## Goal
Render the records as a Markdown table with the columns "Row" and "Line". Include only the span from the line with "Looking at the" through the end of the records, put one line per row, skip blank lines, and leave the pictures out.
------------------------------------------------------------------------
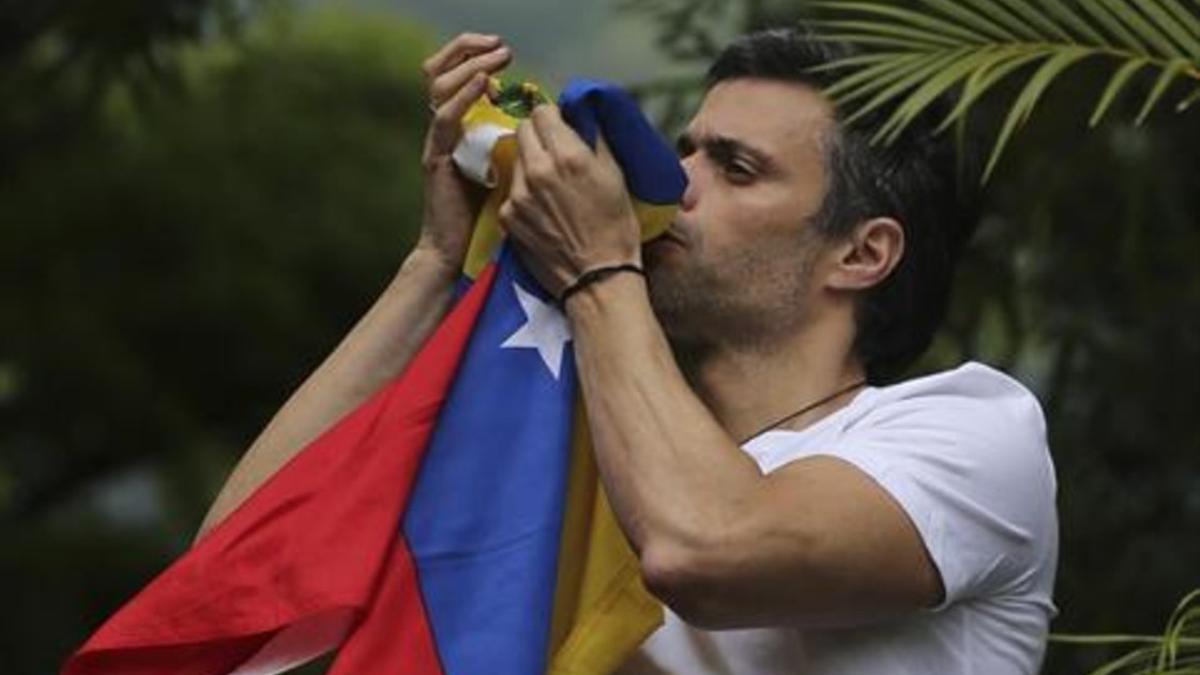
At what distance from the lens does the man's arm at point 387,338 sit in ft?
13.0

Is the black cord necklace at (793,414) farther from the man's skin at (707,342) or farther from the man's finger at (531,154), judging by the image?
the man's finger at (531,154)

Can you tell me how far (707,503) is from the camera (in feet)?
11.1

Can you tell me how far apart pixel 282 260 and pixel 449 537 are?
13889 millimetres

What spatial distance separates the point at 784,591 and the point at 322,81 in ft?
46.9

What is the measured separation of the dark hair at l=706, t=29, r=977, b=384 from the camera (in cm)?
391

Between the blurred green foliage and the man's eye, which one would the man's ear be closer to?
the man's eye

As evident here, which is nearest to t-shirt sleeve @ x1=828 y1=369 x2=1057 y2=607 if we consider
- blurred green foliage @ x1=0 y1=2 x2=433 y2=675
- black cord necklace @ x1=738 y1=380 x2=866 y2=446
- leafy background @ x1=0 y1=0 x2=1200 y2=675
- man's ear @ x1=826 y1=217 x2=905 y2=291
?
black cord necklace @ x1=738 y1=380 x2=866 y2=446

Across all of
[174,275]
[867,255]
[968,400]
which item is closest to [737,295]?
[867,255]

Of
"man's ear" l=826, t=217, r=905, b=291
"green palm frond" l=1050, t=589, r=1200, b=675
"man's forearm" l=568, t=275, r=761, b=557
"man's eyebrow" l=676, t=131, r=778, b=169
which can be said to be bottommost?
"green palm frond" l=1050, t=589, r=1200, b=675

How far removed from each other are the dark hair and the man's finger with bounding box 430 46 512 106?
0.32 m

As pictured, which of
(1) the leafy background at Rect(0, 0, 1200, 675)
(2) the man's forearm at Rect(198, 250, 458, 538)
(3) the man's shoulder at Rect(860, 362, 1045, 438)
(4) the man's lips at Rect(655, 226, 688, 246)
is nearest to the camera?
(3) the man's shoulder at Rect(860, 362, 1045, 438)

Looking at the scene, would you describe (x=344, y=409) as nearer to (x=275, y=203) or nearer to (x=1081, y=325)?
(x=1081, y=325)

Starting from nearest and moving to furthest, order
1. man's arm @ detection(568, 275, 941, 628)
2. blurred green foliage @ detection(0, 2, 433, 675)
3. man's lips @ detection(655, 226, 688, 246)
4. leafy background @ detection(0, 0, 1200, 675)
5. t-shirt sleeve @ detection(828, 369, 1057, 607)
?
man's arm @ detection(568, 275, 941, 628) < t-shirt sleeve @ detection(828, 369, 1057, 607) < man's lips @ detection(655, 226, 688, 246) < leafy background @ detection(0, 0, 1200, 675) < blurred green foliage @ detection(0, 2, 433, 675)

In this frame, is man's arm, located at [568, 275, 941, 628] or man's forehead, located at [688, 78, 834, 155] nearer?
man's arm, located at [568, 275, 941, 628]
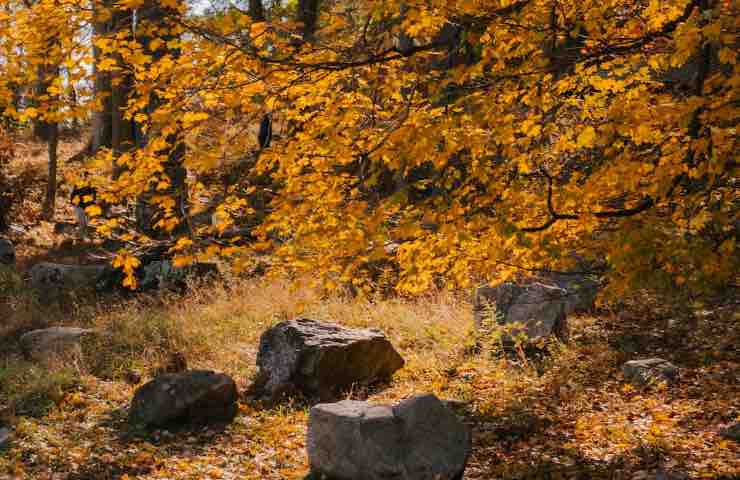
------------------------------------------------------------------------
## Result below
| Row | Line |
|---|---|
| 1 | Looking at the scene, would you describe (x=344, y=409) as nearer to (x=275, y=203) or nearer to (x=1081, y=325)? |
| 2 | (x=1081, y=325) |
| 3 | Starting from nearest and moving to furthest, order |
| 4 | 1. man's arm @ detection(568, 275, 941, 628) |
| 5 | 2. blurred green foliage @ detection(0, 2, 433, 675) |
| 6 | 3. man's lips @ detection(655, 226, 688, 246) |
| 7 | 4. leafy background @ detection(0, 0, 1200, 675) |
| 8 | 5. t-shirt sleeve @ detection(828, 369, 1057, 607) |
| 9 | ? |
| 10 | man's arm @ detection(568, 275, 941, 628) < t-shirt sleeve @ detection(828, 369, 1057, 607) < man's lips @ detection(655, 226, 688, 246) < leafy background @ detection(0, 0, 1200, 675) < blurred green foliage @ detection(0, 2, 433, 675) |
| 11 | In this frame, is man's arm, located at [568, 275, 941, 628] or man's forehead, located at [688, 78, 834, 155] nearer? |
| 12 | man's arm, located at [568, 275, 941, 628] |